What is being asked »
Search the records for "level" and copy each line that holds it.
+ + + +
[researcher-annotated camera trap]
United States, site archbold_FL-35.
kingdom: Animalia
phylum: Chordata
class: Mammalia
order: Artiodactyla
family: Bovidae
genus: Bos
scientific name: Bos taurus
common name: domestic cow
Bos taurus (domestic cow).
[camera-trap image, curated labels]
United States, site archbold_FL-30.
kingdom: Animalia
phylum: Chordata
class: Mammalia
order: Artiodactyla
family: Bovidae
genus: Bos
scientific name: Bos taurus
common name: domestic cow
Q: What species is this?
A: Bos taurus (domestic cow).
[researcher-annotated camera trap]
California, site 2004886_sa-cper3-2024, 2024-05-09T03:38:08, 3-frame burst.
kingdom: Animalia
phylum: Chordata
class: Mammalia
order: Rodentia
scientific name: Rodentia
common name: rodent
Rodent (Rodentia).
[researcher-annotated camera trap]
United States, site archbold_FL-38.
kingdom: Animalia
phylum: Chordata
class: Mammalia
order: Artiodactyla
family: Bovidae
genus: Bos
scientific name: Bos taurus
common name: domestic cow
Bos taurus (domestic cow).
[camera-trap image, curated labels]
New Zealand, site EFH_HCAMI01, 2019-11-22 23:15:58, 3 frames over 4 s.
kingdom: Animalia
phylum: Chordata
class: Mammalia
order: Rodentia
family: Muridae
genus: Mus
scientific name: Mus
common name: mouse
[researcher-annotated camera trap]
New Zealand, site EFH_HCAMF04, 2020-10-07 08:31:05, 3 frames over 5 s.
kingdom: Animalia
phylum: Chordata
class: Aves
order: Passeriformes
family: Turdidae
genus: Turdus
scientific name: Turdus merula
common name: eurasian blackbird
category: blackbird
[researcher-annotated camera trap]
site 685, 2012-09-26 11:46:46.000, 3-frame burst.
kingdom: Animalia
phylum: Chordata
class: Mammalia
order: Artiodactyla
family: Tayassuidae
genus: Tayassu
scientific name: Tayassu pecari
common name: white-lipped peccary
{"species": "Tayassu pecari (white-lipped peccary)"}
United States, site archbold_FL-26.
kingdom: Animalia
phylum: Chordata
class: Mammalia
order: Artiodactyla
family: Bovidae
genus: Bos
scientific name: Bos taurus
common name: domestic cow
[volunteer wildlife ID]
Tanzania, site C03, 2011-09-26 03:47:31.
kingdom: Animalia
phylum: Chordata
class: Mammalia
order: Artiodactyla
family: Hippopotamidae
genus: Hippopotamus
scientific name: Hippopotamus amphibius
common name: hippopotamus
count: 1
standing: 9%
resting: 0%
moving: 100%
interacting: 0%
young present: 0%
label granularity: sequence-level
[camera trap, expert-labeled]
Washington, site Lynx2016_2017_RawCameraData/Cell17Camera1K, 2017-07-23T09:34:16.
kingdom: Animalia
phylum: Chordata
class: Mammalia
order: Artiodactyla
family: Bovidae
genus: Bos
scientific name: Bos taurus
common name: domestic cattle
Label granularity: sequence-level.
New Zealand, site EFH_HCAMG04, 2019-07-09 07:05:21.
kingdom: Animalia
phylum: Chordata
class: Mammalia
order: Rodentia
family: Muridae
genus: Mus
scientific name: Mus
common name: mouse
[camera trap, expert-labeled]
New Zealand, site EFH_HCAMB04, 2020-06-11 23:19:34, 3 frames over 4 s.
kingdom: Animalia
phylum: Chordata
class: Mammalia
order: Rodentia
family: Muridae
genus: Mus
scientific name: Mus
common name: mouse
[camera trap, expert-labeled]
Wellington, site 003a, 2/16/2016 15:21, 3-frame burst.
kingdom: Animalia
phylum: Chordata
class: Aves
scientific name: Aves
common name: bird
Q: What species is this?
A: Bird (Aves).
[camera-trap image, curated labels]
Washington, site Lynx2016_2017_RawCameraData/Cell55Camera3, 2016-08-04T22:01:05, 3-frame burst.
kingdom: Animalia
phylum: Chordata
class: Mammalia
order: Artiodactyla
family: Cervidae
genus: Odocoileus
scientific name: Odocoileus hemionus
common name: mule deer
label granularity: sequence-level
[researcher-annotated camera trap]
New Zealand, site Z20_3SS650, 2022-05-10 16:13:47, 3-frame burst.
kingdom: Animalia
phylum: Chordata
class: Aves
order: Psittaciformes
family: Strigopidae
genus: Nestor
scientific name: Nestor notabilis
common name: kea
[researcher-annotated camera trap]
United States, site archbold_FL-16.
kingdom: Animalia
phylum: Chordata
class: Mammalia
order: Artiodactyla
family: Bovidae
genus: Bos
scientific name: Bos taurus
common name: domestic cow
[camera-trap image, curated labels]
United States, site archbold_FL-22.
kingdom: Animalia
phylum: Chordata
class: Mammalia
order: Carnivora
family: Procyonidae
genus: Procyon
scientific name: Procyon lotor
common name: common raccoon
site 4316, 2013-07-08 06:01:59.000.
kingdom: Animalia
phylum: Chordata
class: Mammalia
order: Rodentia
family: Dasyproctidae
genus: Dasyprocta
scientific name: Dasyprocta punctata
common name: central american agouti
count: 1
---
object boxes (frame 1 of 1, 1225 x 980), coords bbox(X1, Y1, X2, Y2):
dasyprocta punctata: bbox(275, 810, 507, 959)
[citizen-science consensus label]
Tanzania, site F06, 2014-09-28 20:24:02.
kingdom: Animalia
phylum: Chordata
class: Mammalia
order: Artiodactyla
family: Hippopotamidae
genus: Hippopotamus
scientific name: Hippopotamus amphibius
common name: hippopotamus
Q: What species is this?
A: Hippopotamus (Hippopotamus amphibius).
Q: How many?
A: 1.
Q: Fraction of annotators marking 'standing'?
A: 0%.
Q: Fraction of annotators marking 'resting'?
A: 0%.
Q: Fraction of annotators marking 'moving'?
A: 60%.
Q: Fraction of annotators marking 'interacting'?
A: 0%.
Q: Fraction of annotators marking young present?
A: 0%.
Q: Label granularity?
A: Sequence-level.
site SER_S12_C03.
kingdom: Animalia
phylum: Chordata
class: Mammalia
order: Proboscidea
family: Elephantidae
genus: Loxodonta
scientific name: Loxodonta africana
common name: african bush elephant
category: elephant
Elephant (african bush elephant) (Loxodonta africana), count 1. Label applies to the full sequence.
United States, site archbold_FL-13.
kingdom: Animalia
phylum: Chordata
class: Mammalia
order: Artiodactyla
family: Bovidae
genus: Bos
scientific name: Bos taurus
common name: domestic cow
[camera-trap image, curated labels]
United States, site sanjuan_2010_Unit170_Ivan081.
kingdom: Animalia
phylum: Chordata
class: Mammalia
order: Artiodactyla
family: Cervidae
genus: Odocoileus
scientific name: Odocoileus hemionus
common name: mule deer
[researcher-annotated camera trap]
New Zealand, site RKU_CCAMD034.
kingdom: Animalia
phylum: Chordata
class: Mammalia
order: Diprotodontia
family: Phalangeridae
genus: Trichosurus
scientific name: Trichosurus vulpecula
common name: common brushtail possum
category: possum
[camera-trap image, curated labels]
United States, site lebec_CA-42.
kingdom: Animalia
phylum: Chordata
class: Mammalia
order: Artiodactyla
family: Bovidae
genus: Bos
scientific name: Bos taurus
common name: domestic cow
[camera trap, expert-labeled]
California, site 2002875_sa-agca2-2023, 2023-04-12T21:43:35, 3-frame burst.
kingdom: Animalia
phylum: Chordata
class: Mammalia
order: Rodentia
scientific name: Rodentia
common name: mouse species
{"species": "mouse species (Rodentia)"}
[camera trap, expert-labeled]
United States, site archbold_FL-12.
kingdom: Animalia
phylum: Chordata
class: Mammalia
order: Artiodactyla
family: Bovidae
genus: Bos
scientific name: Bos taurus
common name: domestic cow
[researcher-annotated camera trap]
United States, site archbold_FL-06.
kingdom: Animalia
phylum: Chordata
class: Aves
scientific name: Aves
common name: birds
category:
+ + + +
Worked solution »
label granularity: sequence-level
Label granularity: sequence-level.
label granularity: sequence-level
A: Sequence-level.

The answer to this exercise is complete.